▸ **The problem**
Quote the material below exactly as written, from the first line to the line that holds "Standing vote fraction: 30%.", endpoints included.
BEGIN Listed entries
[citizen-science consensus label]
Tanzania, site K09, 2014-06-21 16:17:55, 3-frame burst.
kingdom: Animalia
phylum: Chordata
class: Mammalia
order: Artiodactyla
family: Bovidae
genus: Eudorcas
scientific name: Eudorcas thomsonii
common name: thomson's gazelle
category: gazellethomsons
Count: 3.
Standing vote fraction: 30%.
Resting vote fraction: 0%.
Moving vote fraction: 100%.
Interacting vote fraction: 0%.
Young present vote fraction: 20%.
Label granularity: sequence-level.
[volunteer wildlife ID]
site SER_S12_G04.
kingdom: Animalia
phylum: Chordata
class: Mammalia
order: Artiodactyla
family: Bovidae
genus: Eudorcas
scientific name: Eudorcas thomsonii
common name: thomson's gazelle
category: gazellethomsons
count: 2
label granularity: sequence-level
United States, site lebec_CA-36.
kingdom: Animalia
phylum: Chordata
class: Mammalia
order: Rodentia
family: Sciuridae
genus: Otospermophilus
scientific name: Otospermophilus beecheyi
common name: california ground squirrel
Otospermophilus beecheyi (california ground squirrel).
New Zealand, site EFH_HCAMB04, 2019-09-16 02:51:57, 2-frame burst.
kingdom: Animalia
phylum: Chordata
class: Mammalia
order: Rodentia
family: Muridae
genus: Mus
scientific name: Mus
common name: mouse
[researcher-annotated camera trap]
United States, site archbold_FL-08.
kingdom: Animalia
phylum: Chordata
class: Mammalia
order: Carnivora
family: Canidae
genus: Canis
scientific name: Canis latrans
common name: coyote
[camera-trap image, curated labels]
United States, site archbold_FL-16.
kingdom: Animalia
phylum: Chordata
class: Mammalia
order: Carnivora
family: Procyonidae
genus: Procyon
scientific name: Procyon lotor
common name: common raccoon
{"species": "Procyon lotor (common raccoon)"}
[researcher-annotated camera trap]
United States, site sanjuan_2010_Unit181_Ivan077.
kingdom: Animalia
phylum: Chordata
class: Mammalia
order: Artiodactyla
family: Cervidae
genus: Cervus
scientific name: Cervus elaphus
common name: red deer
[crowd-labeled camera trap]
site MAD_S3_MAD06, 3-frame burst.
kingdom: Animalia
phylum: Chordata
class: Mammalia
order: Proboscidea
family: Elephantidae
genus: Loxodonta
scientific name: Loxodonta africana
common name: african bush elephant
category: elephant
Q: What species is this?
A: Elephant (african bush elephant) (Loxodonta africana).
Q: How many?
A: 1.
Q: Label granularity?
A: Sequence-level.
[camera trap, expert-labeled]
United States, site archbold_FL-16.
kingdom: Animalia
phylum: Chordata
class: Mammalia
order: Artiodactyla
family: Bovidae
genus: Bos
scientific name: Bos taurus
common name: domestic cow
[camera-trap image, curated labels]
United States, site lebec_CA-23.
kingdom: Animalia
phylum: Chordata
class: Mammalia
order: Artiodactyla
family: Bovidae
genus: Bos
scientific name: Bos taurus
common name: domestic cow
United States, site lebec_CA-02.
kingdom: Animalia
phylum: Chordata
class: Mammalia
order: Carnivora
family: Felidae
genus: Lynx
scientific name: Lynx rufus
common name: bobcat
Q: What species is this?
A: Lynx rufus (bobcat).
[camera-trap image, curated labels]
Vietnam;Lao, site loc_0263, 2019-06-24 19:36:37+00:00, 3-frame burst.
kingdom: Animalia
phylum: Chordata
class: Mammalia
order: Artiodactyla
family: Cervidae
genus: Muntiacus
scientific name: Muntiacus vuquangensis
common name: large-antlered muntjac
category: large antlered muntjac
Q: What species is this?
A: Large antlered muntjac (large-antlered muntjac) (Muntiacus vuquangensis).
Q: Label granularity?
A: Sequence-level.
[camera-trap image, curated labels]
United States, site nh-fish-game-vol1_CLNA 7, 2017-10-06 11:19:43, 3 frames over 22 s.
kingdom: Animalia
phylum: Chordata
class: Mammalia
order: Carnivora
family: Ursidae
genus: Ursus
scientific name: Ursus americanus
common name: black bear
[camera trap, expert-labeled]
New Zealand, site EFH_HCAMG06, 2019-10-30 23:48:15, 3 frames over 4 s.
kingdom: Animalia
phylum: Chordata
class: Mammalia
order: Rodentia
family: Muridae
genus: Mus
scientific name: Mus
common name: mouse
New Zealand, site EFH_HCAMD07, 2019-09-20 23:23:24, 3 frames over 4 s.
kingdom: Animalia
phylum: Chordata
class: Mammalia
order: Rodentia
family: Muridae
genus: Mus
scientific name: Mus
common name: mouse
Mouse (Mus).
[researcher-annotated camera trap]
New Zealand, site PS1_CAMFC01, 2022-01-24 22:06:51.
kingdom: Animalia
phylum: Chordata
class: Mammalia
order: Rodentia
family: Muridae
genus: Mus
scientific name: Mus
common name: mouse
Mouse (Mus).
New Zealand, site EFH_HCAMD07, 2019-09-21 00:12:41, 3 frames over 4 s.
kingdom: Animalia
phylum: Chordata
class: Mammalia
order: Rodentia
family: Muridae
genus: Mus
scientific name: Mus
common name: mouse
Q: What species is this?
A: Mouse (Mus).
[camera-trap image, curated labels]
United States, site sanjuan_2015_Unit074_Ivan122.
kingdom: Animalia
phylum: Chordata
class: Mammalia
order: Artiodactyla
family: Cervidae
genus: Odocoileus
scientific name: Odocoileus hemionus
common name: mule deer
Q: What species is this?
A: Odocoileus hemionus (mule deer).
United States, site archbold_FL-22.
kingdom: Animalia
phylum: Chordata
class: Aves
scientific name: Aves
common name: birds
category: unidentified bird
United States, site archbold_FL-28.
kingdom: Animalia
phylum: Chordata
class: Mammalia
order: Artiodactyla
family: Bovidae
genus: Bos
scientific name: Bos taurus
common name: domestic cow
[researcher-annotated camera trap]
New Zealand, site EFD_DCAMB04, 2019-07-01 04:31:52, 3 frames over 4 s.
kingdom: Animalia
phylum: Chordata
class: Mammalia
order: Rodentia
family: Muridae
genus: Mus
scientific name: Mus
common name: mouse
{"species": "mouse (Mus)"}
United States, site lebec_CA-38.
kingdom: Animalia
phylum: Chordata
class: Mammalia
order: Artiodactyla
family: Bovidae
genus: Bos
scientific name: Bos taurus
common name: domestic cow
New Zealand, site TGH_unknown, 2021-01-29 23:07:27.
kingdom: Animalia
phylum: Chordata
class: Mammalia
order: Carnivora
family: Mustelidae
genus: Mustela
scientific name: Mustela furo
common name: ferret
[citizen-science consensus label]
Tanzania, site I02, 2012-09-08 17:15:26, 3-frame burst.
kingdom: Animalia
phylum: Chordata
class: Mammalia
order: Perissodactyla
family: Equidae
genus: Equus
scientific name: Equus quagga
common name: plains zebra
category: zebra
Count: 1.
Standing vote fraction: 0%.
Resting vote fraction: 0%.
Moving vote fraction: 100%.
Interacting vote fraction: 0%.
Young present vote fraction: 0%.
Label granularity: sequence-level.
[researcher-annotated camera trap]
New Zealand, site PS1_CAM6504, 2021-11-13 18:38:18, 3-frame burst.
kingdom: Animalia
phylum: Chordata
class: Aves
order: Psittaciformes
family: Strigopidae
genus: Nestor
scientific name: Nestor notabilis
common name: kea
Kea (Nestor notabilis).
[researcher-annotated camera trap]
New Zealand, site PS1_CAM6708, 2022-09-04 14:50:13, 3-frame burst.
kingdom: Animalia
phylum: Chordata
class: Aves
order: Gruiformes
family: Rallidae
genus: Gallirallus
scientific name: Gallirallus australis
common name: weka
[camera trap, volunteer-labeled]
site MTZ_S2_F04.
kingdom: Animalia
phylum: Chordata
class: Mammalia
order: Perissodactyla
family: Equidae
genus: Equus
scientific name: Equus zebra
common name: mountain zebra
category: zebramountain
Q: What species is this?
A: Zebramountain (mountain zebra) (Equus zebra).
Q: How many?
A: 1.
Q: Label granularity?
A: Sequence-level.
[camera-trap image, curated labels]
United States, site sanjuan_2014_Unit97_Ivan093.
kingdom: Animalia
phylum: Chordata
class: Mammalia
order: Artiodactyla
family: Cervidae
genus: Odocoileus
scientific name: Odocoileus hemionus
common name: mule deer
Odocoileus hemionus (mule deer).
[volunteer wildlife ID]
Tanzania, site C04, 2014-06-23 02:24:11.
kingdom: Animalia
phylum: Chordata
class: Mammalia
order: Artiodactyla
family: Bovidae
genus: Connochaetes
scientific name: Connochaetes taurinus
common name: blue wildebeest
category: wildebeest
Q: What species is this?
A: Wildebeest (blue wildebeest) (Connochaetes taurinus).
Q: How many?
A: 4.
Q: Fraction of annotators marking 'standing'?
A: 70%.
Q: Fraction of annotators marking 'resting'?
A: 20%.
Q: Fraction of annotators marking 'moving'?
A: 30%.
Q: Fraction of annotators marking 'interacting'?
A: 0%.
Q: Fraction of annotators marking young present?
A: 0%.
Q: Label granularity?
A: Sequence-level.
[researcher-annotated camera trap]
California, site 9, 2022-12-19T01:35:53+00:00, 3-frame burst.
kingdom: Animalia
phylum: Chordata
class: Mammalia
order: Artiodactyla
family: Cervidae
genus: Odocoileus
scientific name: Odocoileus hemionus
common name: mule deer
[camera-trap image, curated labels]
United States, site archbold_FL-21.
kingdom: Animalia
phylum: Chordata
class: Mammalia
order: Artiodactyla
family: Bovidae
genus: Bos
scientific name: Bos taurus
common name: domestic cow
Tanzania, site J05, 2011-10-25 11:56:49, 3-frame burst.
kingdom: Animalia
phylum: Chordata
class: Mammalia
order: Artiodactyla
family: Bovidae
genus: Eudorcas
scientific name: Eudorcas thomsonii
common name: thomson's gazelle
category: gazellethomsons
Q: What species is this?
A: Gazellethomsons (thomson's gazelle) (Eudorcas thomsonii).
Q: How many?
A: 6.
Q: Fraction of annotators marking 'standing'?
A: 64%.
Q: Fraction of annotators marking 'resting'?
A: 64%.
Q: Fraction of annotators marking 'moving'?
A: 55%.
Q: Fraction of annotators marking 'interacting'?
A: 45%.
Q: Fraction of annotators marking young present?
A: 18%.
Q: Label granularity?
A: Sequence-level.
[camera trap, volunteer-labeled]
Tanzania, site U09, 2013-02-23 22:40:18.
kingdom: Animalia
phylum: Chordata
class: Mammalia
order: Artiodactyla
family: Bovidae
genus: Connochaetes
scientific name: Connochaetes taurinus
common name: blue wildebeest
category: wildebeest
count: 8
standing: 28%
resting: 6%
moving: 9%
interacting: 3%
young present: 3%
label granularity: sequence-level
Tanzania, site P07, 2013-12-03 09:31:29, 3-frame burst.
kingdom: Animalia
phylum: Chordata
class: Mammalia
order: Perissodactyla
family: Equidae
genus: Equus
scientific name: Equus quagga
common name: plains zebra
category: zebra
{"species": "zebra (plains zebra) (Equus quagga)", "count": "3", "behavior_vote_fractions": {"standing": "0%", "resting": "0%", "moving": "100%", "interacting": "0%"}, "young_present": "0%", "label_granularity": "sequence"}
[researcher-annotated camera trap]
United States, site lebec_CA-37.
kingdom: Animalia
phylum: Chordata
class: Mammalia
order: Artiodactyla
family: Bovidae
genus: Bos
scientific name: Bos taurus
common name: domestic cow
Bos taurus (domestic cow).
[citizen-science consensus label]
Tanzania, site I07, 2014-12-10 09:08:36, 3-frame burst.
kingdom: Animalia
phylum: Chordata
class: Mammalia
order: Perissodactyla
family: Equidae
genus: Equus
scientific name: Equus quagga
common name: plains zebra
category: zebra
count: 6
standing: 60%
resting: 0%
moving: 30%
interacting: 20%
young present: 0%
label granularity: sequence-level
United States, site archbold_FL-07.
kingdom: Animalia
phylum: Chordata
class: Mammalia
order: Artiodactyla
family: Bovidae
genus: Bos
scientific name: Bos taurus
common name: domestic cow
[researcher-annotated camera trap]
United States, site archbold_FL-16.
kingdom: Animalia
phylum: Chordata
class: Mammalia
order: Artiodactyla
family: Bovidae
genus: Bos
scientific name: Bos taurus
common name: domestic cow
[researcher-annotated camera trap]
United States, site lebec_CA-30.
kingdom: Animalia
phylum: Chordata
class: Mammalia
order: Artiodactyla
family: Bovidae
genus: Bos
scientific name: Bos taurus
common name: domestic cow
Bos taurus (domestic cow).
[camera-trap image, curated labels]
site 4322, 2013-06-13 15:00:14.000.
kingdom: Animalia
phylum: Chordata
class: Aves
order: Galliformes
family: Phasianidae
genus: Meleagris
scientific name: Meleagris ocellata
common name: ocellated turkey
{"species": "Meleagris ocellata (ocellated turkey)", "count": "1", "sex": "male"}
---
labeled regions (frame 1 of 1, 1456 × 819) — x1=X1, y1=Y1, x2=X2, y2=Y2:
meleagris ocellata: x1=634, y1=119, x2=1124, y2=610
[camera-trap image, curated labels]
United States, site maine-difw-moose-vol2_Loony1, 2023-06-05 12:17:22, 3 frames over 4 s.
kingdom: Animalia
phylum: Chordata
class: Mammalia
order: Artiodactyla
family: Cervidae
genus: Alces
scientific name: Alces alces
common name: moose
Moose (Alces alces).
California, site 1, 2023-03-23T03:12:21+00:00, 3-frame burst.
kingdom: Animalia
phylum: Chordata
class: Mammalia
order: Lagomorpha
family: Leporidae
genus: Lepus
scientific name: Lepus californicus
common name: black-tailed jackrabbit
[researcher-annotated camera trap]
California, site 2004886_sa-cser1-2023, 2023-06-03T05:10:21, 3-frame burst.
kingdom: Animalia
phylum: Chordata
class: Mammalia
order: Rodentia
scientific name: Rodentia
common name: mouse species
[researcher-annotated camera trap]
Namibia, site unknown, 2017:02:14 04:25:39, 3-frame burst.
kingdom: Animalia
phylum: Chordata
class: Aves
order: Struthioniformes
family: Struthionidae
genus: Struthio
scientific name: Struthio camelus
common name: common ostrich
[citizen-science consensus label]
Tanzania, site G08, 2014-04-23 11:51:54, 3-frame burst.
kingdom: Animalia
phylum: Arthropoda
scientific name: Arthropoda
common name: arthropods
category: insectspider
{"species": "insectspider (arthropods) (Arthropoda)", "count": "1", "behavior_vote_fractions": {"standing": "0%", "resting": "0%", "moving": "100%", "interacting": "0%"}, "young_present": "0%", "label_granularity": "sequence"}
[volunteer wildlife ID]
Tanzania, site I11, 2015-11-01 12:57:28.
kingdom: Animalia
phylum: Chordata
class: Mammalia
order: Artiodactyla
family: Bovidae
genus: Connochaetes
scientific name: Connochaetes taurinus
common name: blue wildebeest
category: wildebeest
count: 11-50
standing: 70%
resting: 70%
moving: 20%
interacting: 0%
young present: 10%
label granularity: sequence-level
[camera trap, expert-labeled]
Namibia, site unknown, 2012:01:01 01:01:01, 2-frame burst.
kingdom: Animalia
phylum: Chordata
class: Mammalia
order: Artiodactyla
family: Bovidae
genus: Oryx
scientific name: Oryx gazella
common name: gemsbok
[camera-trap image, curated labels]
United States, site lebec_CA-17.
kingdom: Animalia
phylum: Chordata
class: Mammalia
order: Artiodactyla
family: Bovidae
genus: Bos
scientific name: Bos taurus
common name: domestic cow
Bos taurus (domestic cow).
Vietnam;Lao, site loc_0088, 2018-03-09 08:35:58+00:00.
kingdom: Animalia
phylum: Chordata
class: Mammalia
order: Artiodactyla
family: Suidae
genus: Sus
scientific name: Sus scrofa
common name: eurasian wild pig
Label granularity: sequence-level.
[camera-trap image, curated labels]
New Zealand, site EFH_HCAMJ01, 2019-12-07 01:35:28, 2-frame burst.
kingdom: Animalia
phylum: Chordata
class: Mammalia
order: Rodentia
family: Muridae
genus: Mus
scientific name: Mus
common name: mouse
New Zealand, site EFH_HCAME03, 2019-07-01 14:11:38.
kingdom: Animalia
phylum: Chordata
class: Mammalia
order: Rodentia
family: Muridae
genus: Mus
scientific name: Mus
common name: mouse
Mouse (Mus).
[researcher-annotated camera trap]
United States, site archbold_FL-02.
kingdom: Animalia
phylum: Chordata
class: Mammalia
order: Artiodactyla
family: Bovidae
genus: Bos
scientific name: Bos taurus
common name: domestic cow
END Listed entries
▸ **Problem solution**
[citizen-science consensus label]
Tanzania, site K09, 2014-06-21 16:17:55, 3-frame burst.
kingdom: Animalia
phylum: Chordata
class: Mammalia
order: Artiodactyla
family: Bovidae
genus: Eudorcas
scientific name: Eudorcas thomsonii
common name: thomson's gazelle
category: gazellethomsons
Count: 3.
Standing vote fraction: 30%.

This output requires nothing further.